::: PASSAGE SHOWN

Spinal cord injuries (SCI) are frequently accompanied by additional tissue damage (polytrauma) that
activates pain (nociceptive) fibers. If this nociceptive input drives neurons within the spinal cord at, or below,
the site of injury, it can over-excite neurons, enhance cell death, and undermine long-term recovery. The
expansion of tissue loss (secondary injury) has been related to a disruption in the blood spinal cord barrier
(BSCB). Preliminary data show that nociceptive stimulation increases the expression of Sur1-Trpm4, a channel
found on the endothelial cells that form the BSCB. Engaging this channel allows excessive sodium to enter the
cell, inducing oncotic cell death, and a breakdown (capillary fragmentation) of the BSCB. This phenomenon is
known as progressive hemorrhage necrosis (PHN). At the same time, there is a rise in blood pressure
(hypertension) that fuels a surge of blood (hemorrhage) into the spinal cord, triggering further cell death.
Aim 1 will explore the circumstances under which nociceptive stimulation triggers PHN. It is hypothesized
that greater PHN will be observed soon after a light to moderate injury, that the effect will be observed in both
male and female rats, and that the effect of nociceptive stimulation is regulated by learning (controllability). The
experiments will use cellular assays (Western blotting) and immunohistochemistry to explore how these
variables influence the development of hemorrhage and the cell types affected. To explore the link to
hypertension, blood pressure and heart rate will also be monitored.
Aim 2 will examine the role of unmyelinated pain (C) fibers that contain the TRPV1 receptor, which is
engaged by capsaicin. The experiments will test whether these fibers are necessary and sufficient to induce
PHN after SCI and the role of the neurotransmitter substance P. These issues will be addressed by chemically
lesioning these fibers, activating them using capsaicin, and microinjecting substance P into the spinal cord.
Aim 3 will explore how nociceptive input triggers Sur1-Trpm4 expression. It is proposed that blocking this
channel will attenuate nociception-induced PHN and thereby enhance tissue sparing and long-term recovery.
Aim 4 evaluates how changes in blood pressure influence the development of hemorrhage. Preliminary
data show that a rostral spinal cord transection blocks nociception-induced hypertension in contused rats.
Using this experimental manipulation, the proposed experiments will evaluate how nociceptive input affects the
integrity of the BSCB and the effect of hypertension. The latter will be manipulated using drug treatments that
induce, or block, this effect. It is suggested that pharmacologically blocking the rise in blood pressure will
attenuate nociception-induced hemorrhage and its adverse effect on long-term recovery.
The long-term goal of this work is to reduce the development of secondary injury after SCI and thereby
foster long-term recovery. It is proposed that blocking the breakdown of the BSCB or nociception-induced
hypertension will reduce secondary injury and promote recovery.

::::::

INSTRUCTIONS TO FOLLOW »
In the spinal cord injury passage, what receptor do the unmyelinated pain (C) fibers studied in Aim 2 contain? The entries have no connection to the spinal cord injury passage.

::: DATA SECTION

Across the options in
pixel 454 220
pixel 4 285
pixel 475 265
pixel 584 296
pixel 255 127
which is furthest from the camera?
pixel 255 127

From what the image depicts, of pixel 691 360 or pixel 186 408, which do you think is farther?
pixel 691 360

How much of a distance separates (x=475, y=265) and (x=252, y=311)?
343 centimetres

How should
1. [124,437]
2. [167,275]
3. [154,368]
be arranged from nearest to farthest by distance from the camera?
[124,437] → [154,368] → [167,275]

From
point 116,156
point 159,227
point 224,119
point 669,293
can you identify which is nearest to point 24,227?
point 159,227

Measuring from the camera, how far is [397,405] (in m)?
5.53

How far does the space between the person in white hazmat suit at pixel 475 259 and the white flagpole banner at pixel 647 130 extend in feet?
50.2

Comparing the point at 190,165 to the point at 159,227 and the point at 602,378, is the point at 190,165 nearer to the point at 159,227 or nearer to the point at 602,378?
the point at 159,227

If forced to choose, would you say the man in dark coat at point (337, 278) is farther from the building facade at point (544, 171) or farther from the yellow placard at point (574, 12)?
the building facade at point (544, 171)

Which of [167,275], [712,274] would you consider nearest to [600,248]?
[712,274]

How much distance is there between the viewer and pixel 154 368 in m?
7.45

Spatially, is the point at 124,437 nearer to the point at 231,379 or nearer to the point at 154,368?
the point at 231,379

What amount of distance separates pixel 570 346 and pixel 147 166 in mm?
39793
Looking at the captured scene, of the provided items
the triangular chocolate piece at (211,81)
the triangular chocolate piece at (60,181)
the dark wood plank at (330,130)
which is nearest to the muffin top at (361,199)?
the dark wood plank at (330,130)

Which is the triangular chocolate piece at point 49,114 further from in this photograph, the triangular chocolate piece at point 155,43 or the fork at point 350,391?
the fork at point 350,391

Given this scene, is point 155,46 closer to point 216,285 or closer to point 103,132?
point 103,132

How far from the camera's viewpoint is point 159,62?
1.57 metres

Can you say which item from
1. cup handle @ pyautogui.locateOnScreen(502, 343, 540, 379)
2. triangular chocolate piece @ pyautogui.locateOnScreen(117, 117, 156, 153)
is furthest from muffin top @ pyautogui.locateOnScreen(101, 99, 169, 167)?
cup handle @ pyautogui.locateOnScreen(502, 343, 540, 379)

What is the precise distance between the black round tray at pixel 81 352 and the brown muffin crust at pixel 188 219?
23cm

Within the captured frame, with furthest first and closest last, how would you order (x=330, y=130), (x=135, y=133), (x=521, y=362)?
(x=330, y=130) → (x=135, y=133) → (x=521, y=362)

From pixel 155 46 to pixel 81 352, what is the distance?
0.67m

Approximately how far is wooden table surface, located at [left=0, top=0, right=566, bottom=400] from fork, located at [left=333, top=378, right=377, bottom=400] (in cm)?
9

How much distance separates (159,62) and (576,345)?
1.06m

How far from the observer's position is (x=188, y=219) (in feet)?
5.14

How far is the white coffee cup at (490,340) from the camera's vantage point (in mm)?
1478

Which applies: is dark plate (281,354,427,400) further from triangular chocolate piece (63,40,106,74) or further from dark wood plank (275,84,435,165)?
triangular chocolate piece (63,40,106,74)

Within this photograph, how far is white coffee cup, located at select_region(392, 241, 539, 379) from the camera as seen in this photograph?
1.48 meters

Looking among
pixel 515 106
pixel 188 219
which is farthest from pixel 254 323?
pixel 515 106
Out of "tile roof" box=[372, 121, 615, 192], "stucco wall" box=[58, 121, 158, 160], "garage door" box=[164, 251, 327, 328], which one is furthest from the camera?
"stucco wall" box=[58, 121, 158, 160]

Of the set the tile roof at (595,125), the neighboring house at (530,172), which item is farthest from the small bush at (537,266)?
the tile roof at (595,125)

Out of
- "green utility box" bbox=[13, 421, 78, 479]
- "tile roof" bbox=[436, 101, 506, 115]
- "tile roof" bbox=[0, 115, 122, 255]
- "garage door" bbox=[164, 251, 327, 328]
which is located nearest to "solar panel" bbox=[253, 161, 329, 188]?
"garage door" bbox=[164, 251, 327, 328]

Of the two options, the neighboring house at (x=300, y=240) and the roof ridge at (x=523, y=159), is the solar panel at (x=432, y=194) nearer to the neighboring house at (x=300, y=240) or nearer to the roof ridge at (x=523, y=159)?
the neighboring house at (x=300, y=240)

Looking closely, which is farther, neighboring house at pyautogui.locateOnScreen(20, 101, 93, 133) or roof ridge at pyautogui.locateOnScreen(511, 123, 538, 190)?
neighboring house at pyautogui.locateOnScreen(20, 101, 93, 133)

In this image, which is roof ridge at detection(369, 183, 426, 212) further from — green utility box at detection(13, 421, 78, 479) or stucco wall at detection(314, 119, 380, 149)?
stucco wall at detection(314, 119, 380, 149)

::::::

RESPONSE TO THIS TASK »
The TRPV1 receptor, which is engaged by capsaicin.